The ATO has changed its approach to the use of administrative penalties and trustees need to be aware of the implications, an SMSF expert says.

There has been a shift in the use of administrative penalties by the ATO to ensure funds comply with superannuation law and trustees are now more likely to receive a penalty for being in breach of regulations, an SMSF expert has warned.

Heffron SMSF Solutions head of SMSF technical and education services Lyn Formica said an administrative penalty could no longer be regarded as a “hypothetical threat” encouraging trustees to follow SMSF regulations.

“We are seeing a change in approach from the ATO and a growing rise in the application of administrative penalties,” Formica said in a blog post on the Heffron SMSF Solutions website.

“Requests for remission are being denied in instances of serious and/or repeated non-compliance and, in other cases, penalties are only partially remitted.

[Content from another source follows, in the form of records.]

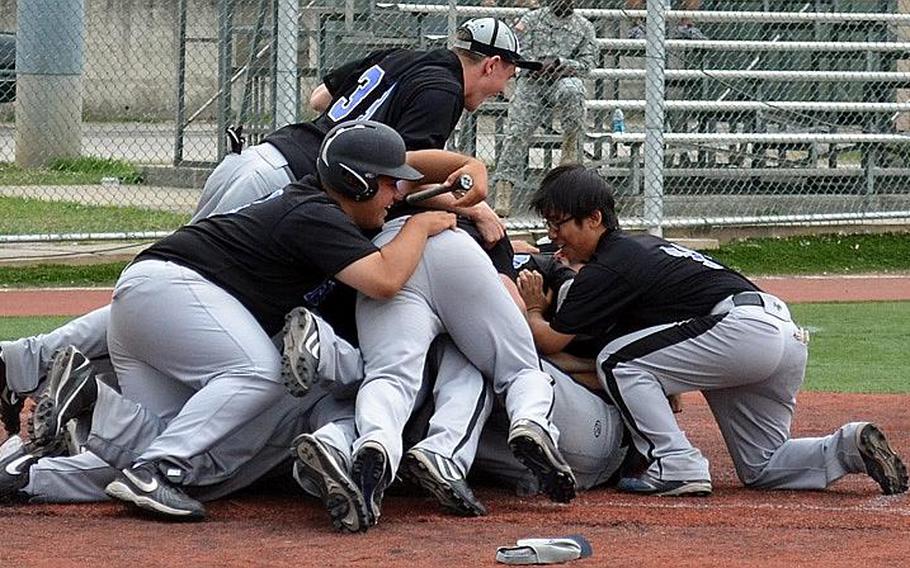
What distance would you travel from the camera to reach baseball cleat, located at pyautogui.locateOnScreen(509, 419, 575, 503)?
4785 millimetres

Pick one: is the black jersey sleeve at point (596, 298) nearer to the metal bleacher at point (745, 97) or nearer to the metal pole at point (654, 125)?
the metal pole at point (654, 125)

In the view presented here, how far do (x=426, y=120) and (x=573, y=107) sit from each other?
6908mm

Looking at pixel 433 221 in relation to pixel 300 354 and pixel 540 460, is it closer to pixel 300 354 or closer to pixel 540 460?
pixel 300 354

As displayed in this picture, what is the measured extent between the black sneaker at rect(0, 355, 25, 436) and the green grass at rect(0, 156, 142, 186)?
292 inches

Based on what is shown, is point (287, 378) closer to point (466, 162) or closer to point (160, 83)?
point (466, 162)

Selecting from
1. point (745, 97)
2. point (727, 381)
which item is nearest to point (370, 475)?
point (727, 381)

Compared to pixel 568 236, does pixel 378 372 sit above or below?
below

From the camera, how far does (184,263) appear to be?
5.17 meters

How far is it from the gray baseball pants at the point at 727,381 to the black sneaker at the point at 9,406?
2.26 metres

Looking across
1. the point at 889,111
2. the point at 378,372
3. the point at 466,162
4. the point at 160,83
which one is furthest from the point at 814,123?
the point at 378,372

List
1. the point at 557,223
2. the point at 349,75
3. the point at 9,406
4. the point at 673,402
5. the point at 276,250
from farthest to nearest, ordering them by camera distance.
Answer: the point at 349,75 < the point at 9,406 < the point at 673,402 < the point at 557,223 < the point at 276,250

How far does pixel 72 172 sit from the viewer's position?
13.8 metres

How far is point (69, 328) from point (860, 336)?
5.56 m

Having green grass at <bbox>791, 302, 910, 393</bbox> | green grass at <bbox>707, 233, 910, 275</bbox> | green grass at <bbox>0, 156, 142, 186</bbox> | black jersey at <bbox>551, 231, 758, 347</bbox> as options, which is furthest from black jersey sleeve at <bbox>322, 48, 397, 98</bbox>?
green grass at <bbox>0, 156, 142, 186</bbox>
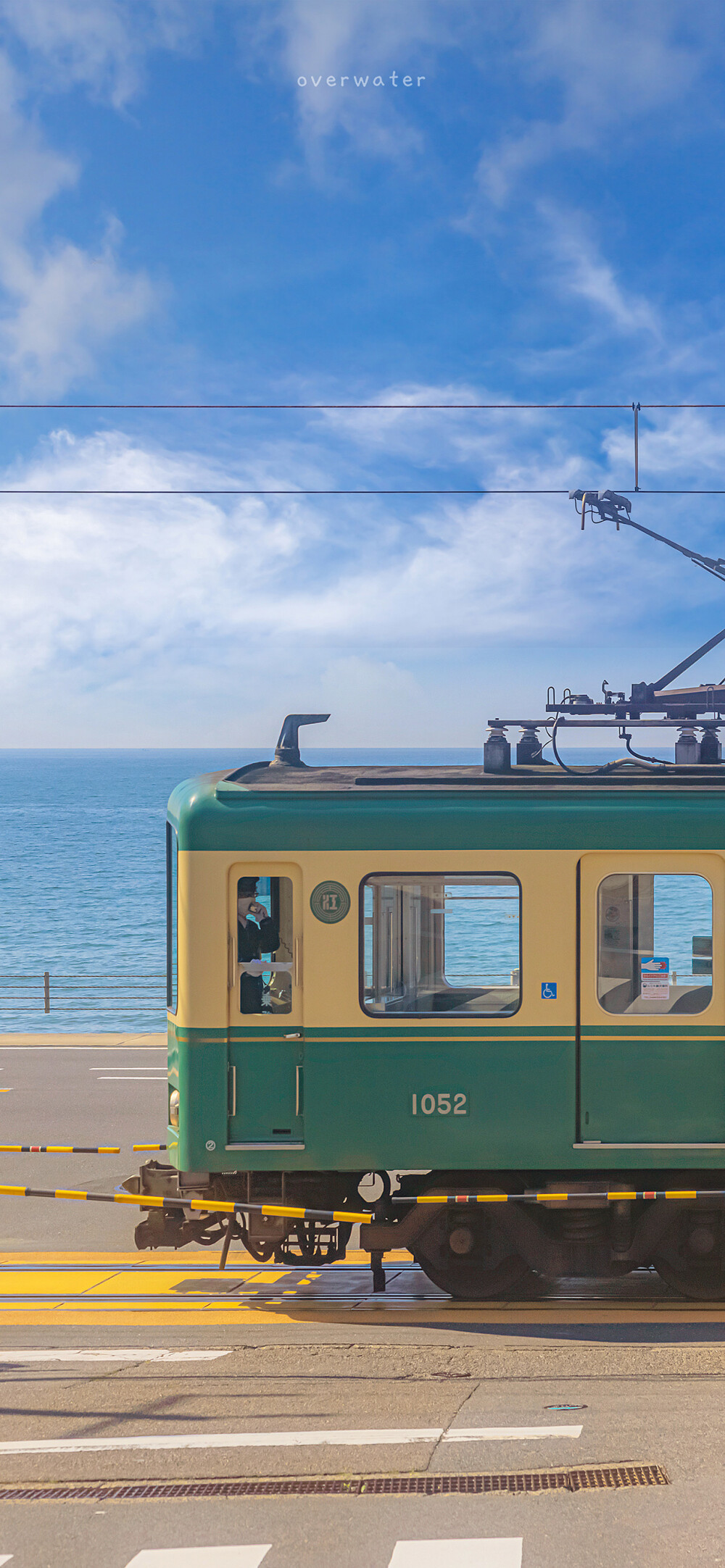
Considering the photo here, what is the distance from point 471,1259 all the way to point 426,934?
215 cm

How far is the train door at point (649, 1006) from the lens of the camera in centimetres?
765

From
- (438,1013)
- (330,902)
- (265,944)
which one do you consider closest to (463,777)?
(330,902)

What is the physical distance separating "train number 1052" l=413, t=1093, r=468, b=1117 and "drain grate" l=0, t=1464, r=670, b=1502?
2.58 metres

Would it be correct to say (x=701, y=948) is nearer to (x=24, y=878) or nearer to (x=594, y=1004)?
(x=594, y=1004)

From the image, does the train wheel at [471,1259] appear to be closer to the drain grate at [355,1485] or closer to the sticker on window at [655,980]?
the sticker on window at [655,980]

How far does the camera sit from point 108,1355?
7.00 metres

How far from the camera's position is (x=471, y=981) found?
8.21m

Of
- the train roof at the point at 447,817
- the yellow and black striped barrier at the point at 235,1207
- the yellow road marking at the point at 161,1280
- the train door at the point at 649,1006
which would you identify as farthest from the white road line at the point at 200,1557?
the train roof at the point at 447,817

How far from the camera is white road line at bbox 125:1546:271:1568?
4.47 m

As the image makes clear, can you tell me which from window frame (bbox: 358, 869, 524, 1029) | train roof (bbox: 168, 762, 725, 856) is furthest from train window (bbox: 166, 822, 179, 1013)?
window frame (bbox: 358, 869, 524, 1029)

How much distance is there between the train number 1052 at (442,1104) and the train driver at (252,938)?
3.80ft

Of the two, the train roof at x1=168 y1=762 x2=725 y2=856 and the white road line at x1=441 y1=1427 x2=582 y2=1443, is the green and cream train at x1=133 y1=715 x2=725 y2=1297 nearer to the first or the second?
the train roof at x1=168 y1=762 x2=725 y2=856

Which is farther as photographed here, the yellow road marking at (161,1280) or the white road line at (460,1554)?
the yellow road marking at (161,1280)

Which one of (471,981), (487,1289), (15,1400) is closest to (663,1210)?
(487,1289)
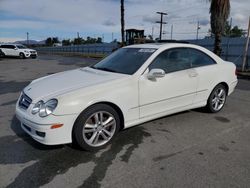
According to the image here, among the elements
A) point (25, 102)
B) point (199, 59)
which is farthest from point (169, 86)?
point (25, 102)

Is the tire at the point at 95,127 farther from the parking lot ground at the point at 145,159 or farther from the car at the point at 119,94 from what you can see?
the parking lot ground at the point at 145,159

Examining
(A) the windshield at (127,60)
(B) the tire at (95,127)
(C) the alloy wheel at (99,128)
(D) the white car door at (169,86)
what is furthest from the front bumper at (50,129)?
(A) the windshield at (127,60)

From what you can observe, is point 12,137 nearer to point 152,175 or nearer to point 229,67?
point 152,175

“In 2017/18, approximately $1.7 million in administrative penalties was levied. We expect this number to continue to rise.”

She pointed out ATO administrative penalties were levied per trustee and that if a fund had individual trustees, each of them would be liable to a penalty.

If the trustee of the fund was a company, a single penalty would be levied, in which case the directors would be jointly and severally liable, she added.

“This means the amount payable where a fund has two individual trustees will be twice as much as it would have been had the fund had a corporate trustee. Just another incentive for SMSFs to have a corporate trustee,” she said.

She also highlighted administrative penalties could not be reimbursed or paid from the fund, and a trustee who had been levied a penalty by the ATO would be expected to pay it out of their own pocket.

“Trustees and their advisers need to be aware of the real risk penalties will be applied if a fund breaches the law, even in cases of honest mistakes,” she noted.

“Where penalties are applied and trustees believe their circumstances warrant remission, they should act quickly to make application to the ATO.”